An object is projected with a velocity of 80ms-1 at an angle of 30o to the horizontal.The maximum height reached is
Answer Details
The problem involves finding the maximum height reached by an object that is projected at a given velocity and angle to the horizontal. To solve this, we can use the equations of motion for projectile motion.
Firstly, we need to break down the initial velocity into its horizontal and vertical components. The horizontal component remains constant throughout the motion and is given by:
vx = v * cos(theta)
where v is the initial velocity and theta is the angle of projection.
The vertical component changes due to the force of gravity and is given by:
vy = v * sin(theta) - gt
where g is the acceleration due to gravity and t is the time elapsed.

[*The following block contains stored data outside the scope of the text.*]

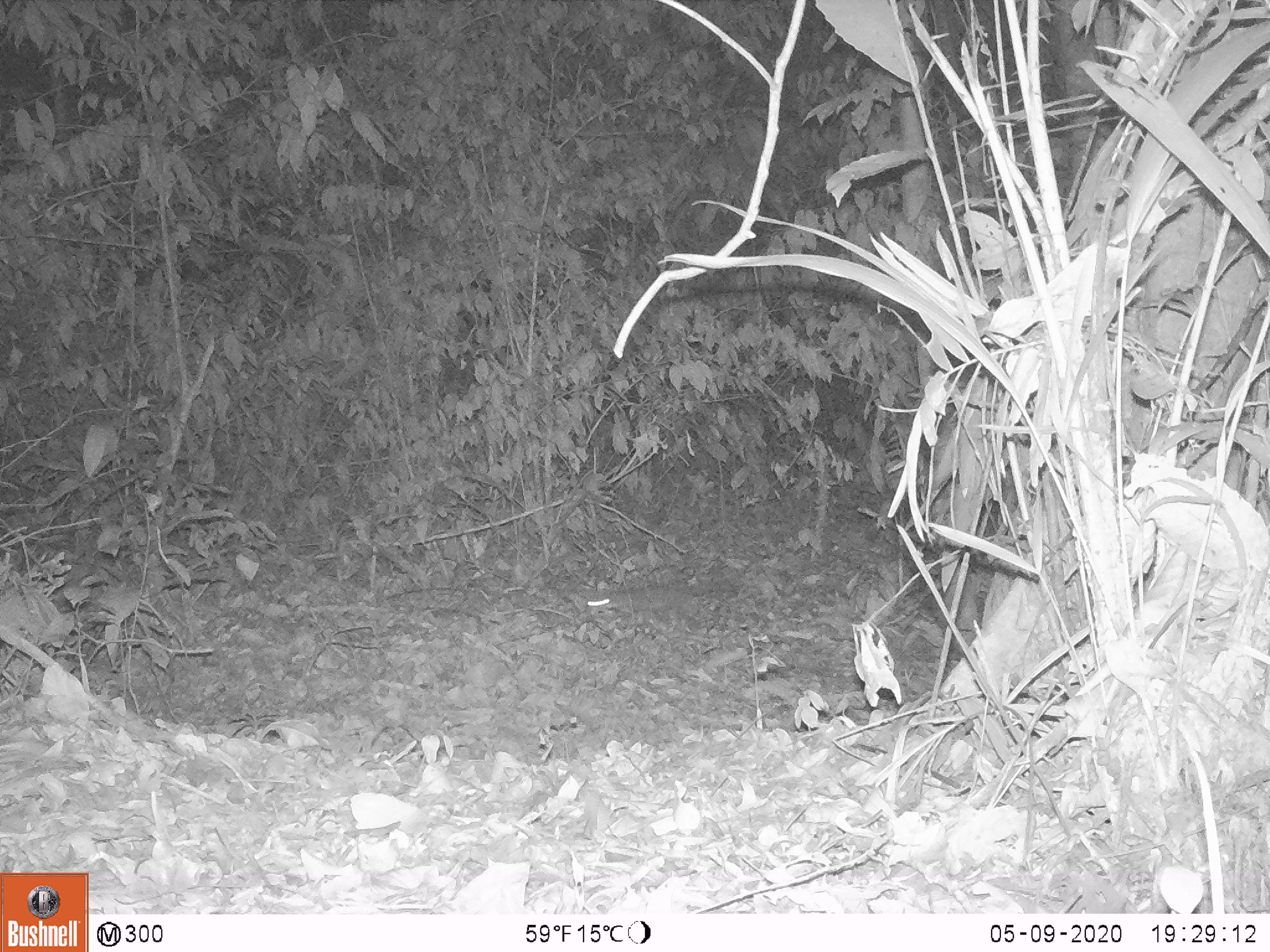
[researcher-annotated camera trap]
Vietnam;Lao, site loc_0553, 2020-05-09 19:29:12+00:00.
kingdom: Animalia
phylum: Chordata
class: Mammalia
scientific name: Mammalia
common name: mammal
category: unidentified small mammal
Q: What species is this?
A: Unidentified small mammal (mammal) (Mammalia).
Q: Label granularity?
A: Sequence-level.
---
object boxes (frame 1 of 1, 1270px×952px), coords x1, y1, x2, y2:
unidentified small mammal: 576, 583, 735, 622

At the maximum height, the vertical component of the velocity becomes zero. We can use this fact to determine the time of flight (the time it takes for the object to reach its maximum height and then return to the same height) as follows:
0 = v * sin(theta) - gt_max
where t_max is the time taken to reach the maximum height. Rearranging this equation gives:
t_max = v * sin(theta) / g
Using this value of t_max, we can determine the maximum height reached by the object using the equation:
h_max = v * sin(theta) * t_max - 0.5 * g * t_max^2
Substituting the given values in these equations, we get:
vx = 80 * cos(30) = 69.28 m/s
vy = 80 * sin(30) - 9.81 * t
0 = 80 * sin(30) - 9.81 * t_max
t_max = (80 * sin(30)) / 9.81 = 4.08 s
h_max = 80 * sin(30) * t_max - 0.5 * 9.81 * t_max^2 = 80 * sin(30) * 4.08 - 0.5 * 9.81 * 4.08^2 = 80 m
Therefore, the maximum height reached by the object is 80 meters.